▶ **WHAT TO PRODUCE**
Would you restate each line of the data below word for word, without its pictures?

▶ **RECORDS FOR THE EXERCISE**
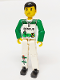 Minifig No: tech022s  Name: Technic Figure White Legs with Knife (sticker) on Right Leg, White Top with White and Green Torso with Rescue Pattern, Green Arms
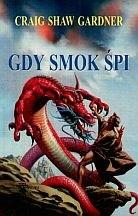 Okładka książki Gdy smok śpi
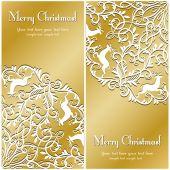 Christmas Greeting card with snowflake and deer — Stockvektor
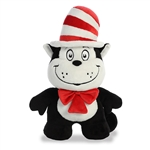 Small Stuffed Cat in the Hat Dr. Seuss Dood Plush by Aurora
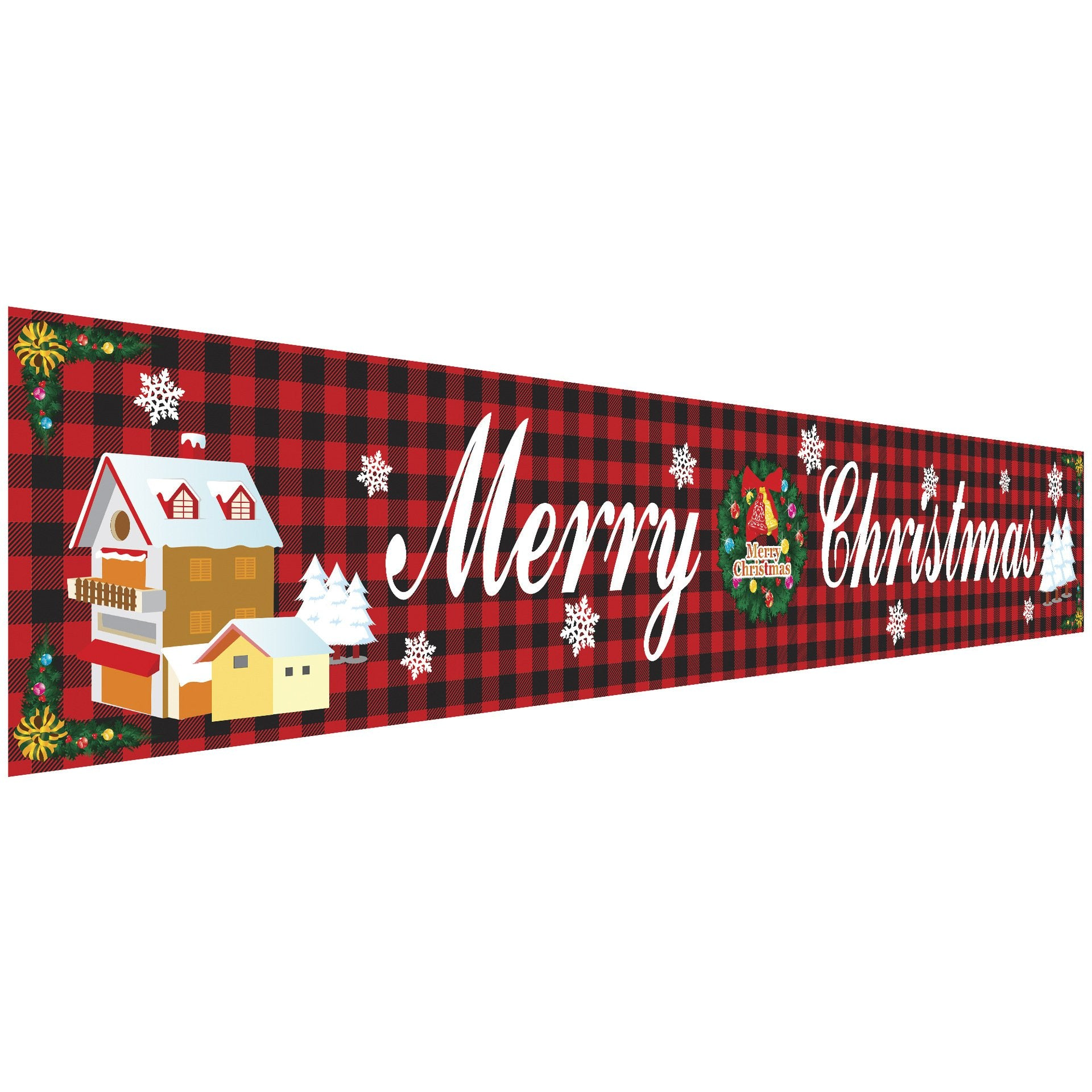 Christmas Sale!! Outdoor Banner Flag Pulling | Merry Christmas
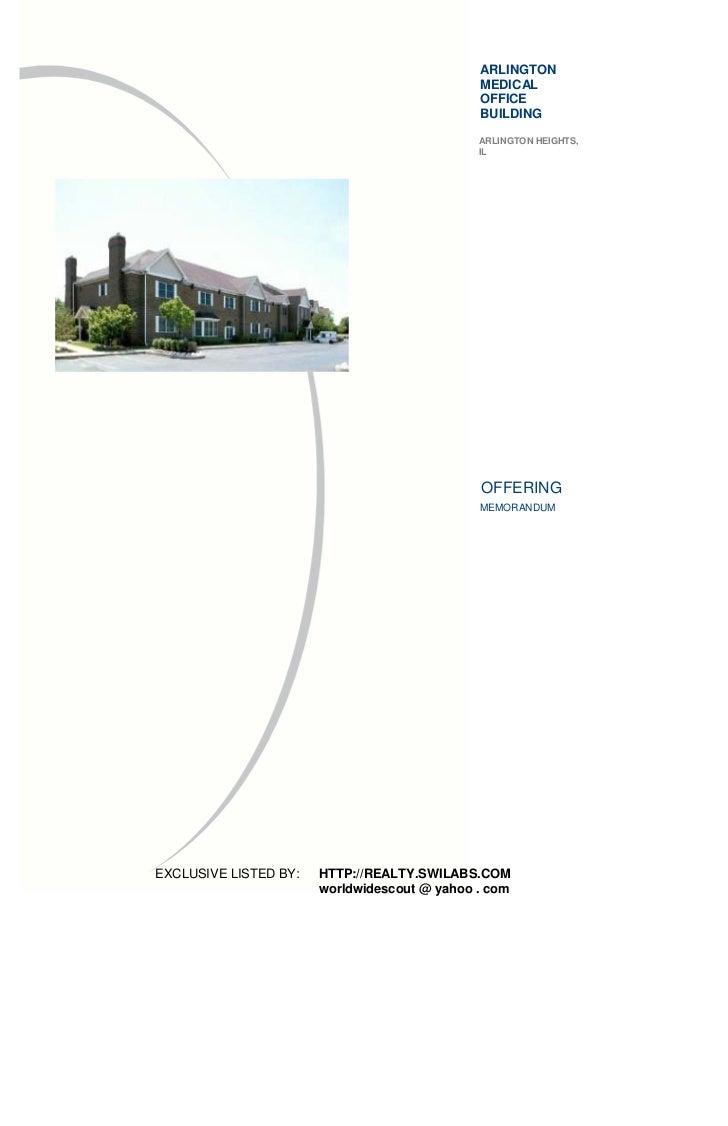 ARLINGTON                                              MEDICAL                                              OFFICE        ...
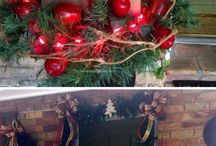 Out door Christmas decor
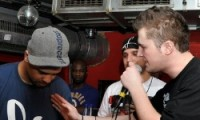 King-Finale - 16.03.2011 - Tierstar vs P-Zak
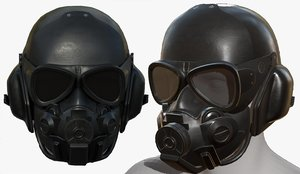 3D pollution helmet mask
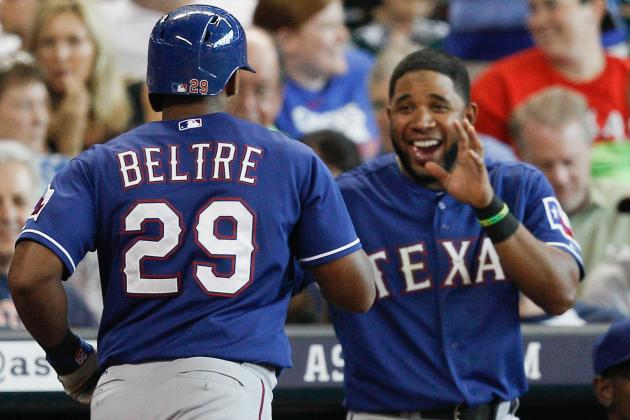 Rangers Avoid Sweep with 6-2 Defeat of Astros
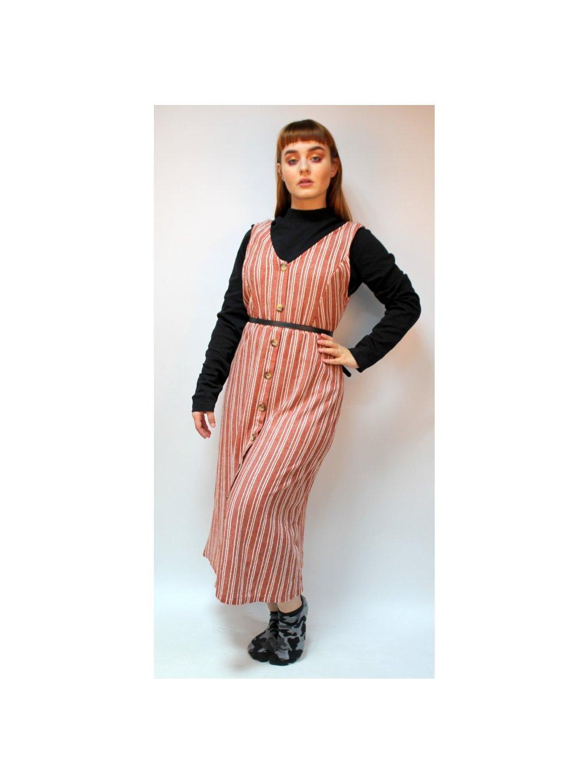 cihlové maxi šaty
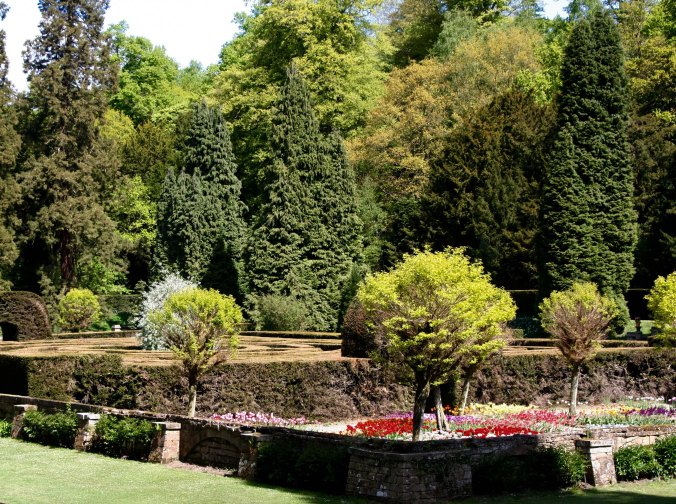 Gardens at Chatsworth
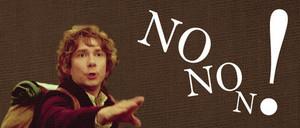 Bilbo - No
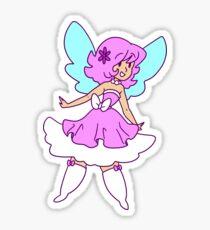 Cute Little Fairy Girl Sticker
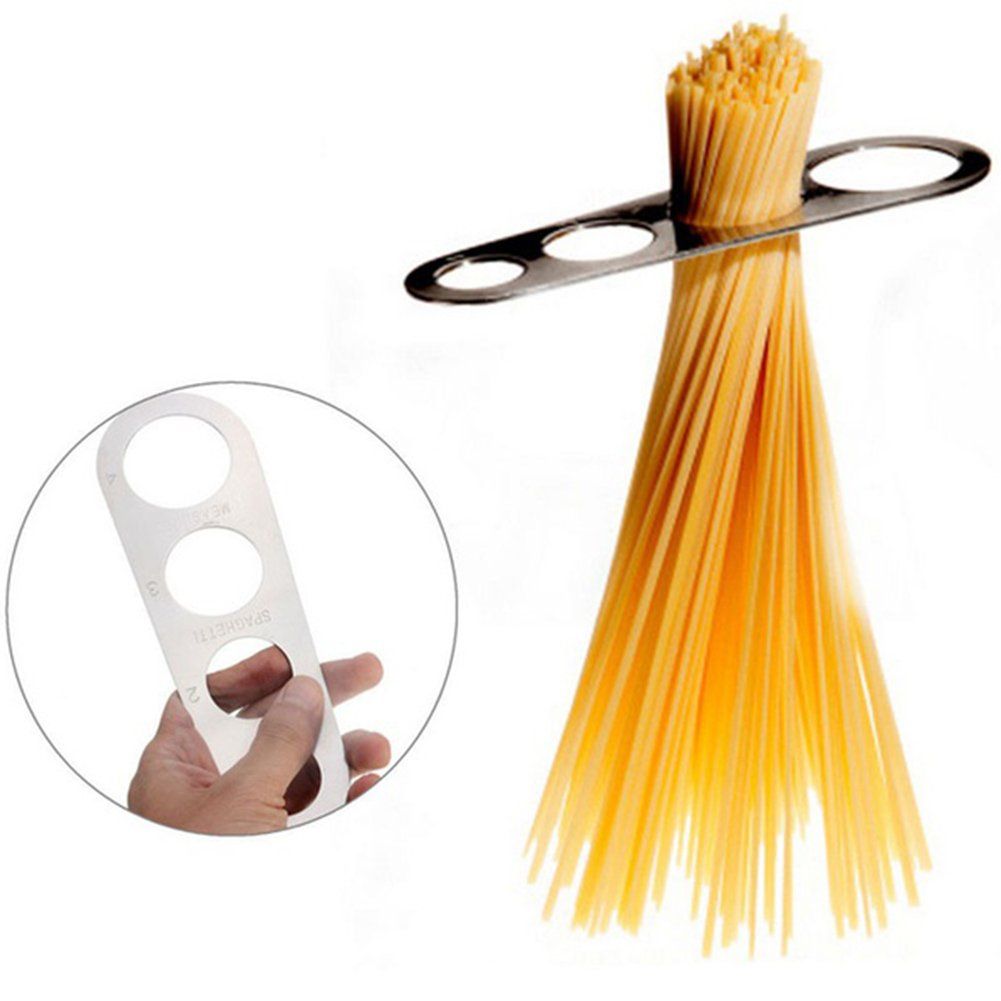 Stainless Steel Spaghetti Measure Measurer,Stainless Steel Spaghetti Pasta Measure Tool,4 Serving Portion Control Cooking Tools,Pasta Portion Control Gadgets(silver) by YOTHG (Image #1)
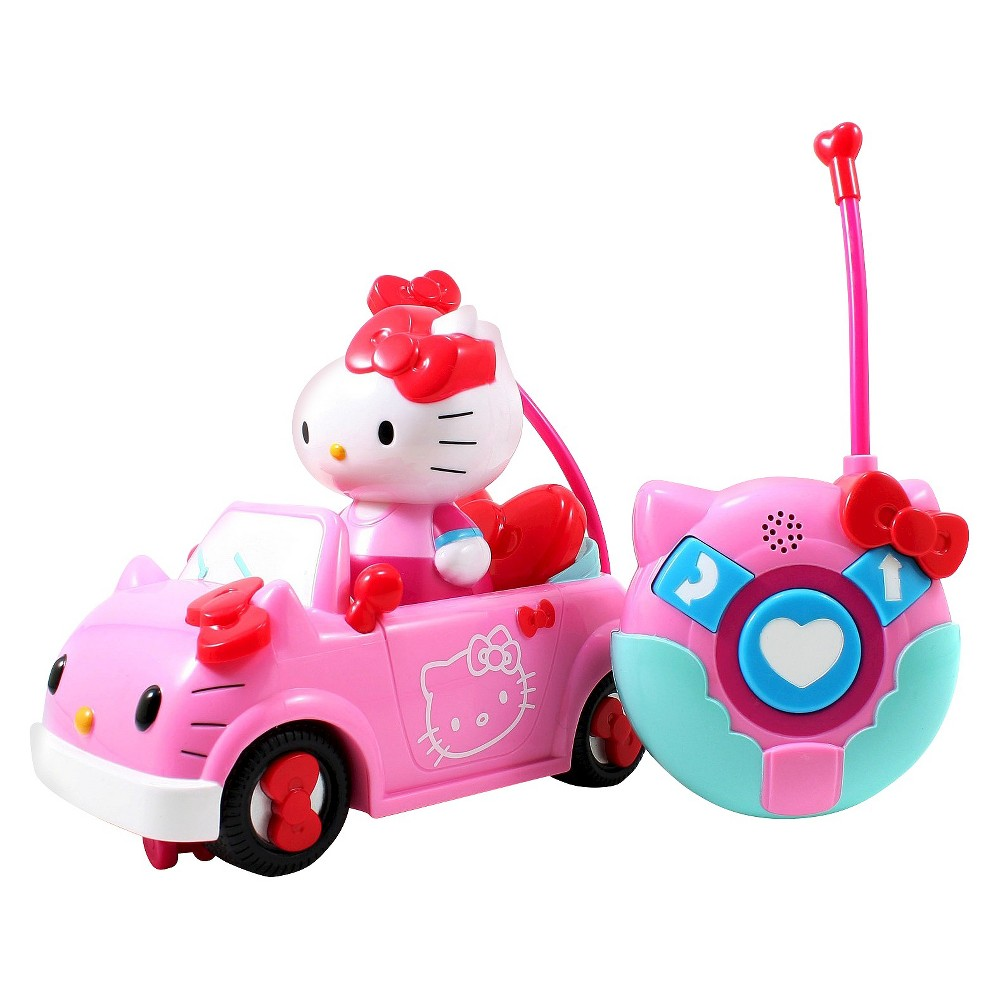 Hello Kitty Toys At Target : Upc hello kitty remote control car jada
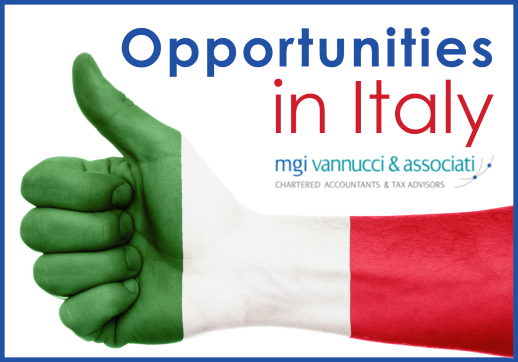 MGI World Thumbs up image with the colours of the Italian flag with text and logo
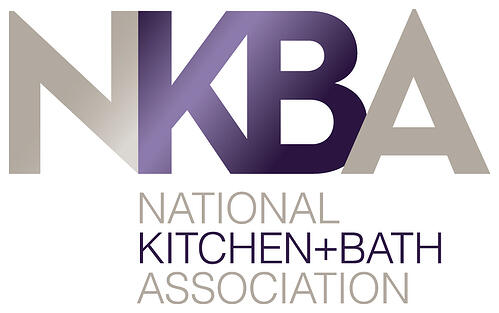 National Kitchen + Bath Association (NKBA)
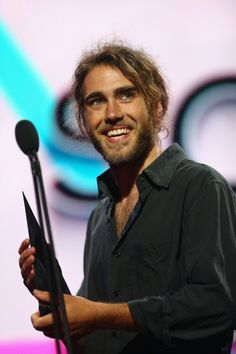 matt corby | Matt Corby Matt Corby accepts the award for 'Song of the Year' during ...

▶ **WRITTEN RESPONSE**
 Minifig No: tech022s  Name: Technic Figure White Legs with Knife (sticker) on Right Leg, White Top with White and Green Torso with Rescue Pattern, Green Arms
 Okładka książki Gdy smok śpi
 Christmas Greeting card with snowflake and deer — Stockvektor
 Small Stuffed Cat in the Hat Dr. Seuss Dood Plush by Aurora
 Christmas Sale!! Outdoor Banner Flag Pulling | Merry Christmas
 ARLINGTON                                              MEDICAL                                              OFFICE        ...
 Out door Christmas decor
 King-Finale - 16.03.2011 - Tierstar vs P-Zak
 3D pollution helmet mask
 Rangers Avoid Sweep with 6-2 Defeat of Astros
 cihlové maxi šaty
 Gardens at Chatsworth
 Bilbo - No
 Cute Little Fairy Girl Sticker
 Stainless Steel Spaghetti Measure Measurer,Stainless Steel Spaghetti Pasta Measure Tool,4 Serving Portion Control Cooking Tools,Pasta Portion Control Gadgets(silver) by YOTHG (Image #1)
 Hello Kitty Toys At Target : Upc hello kitty remote control car jada
 MGI World Thumbs up image with the colours of the Italian flag with text and logo
 National Kitchen + Bath Association (NKBA)
 matt corby | Matt Corby Matt Corby accepts the award for 'Song of the Year' during ...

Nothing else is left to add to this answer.